EXERCISES:
1. Using the text on origami rice paper, answer these:
(a) How did origami rice paper get its name?
(b) What share of all washi is kozo?
(c) In what season are the branches harvested?
2. Pick up the text on origami rice paper at its last sentence and continue writing it.

SOURCE:
--------------------------------

What is generally known as origami rice paper is actually not "rice" at all. Rather, it's a versatile paper made from mulberry plant fibers. It's also known as kozo or kozogami.
Origami Rice Paper Is Mulberry Paper
The term "rice paper" in origami is a misnomer, but one with an interesting explanation that's good for trivia: Origami rice paper got its name because the paper was often used to make packets of rice. Hence, the term "rice paper."
The handmade Japanese paper used in origami and other paper crafts is known as "washi," which translates to "Japanese paper." Within washi, there are a number of types, defined by texture, weight and purpose. The one that origami users concern themselves with is the one made from mulberry: kozogami.
Family Tradition: Making Kozo
Made from paper mulberry (Brousssonetia papyrifera), kozogami is the most widely made type of washi. In fact, 90% of all washi is kozo. With its inherent toughness, kozo is used for a number of purposes, including origami, screens, and book conservation. In origami, the paper is prized for its unique presentation. No two pieces of washi are alike, as fibers remain visible, adding character to every sheet.
The papermaking process for washi is the same regardless of plant source. Handmade, this ancient tradition is still practiced in Japan; although machine-made papers have dwindled the number of families making washi to fewer than 350.
For these families, the process is as follows:
- Branches are harvested in the fall for the winter. The cold protects the fibers.
- The branches are cut, steamed and stripped; the bark removed. The inner bark is reserved for the finest paper.
- The bark is cleaned and cooked, softening the fiber to separate.
- After rinsing, the bark is laid out on a table for pounding and stretching.
- The pounded fiber is added to a liquid solution, forming a paste.
- This paste is spread out over a bamboo mesh screen to form the individual sheets.
- The sheets are piled on top of one another as they are formed.
- The sheets are dried. The result is washi. From the paper mulberry tree, the result is kozogami.
- To see this process done, visit YouTube for a video picking up the process at the time of Step #6.

--------------------------------

RECORDED INFORMATION:
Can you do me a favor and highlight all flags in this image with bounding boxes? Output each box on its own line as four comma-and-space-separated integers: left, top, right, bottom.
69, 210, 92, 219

--------------------------------

EXPECTED ANSWERS:
1.
(a) The paper was often used to make packets of rice.
(b) 90%.
(c) In the fall.

2.
In addition to kozo, the two other popular washi sources are mitsumata and gampi. While kozo is regarded as the masculine element, mitsumata is the feminine counterpart. It is often used for calligraphy. Gampi is the elder of all three and is primarily used for books. As a group, the defining characteristics of washi are:
- Durable, but delicate
- Low acidity
Folding with Kozogami
Strong and thick, folding with washi paper is quite different then folding with kami, which is made from wood pulp. While models turn out beautiful using washi, there is a challenge in folding some of the tighter folds. However, with practice, manipulation of the paper does get easier.
Chiyogami, better known as "yuzen" in the United States, is kozogami silk-screened with traditional Japanese designs. First developed in the Edo period, today the designs remain popular with origami folders, due to their striking presentation and reasonable cost.
In addition to origami folders, other groups who use washi in their work include:
- Bookbinders, conservators
- Graphic designers
- Interior designers
- Stationery makers
- Artists, decorators
Where to Purchase Washi
To purchase origami rice paper, try specialty stores and the Internet. Retailers with online stores provide the perfect venue to review designs and compare prices. The following websites can get you started:
- Paper Jade: A large array of paper, including delicate, translucent papers featuring natural and abstract designs
- Washi Accents: Choose from chiyogami and "traditional colors of Japan" (solid colors)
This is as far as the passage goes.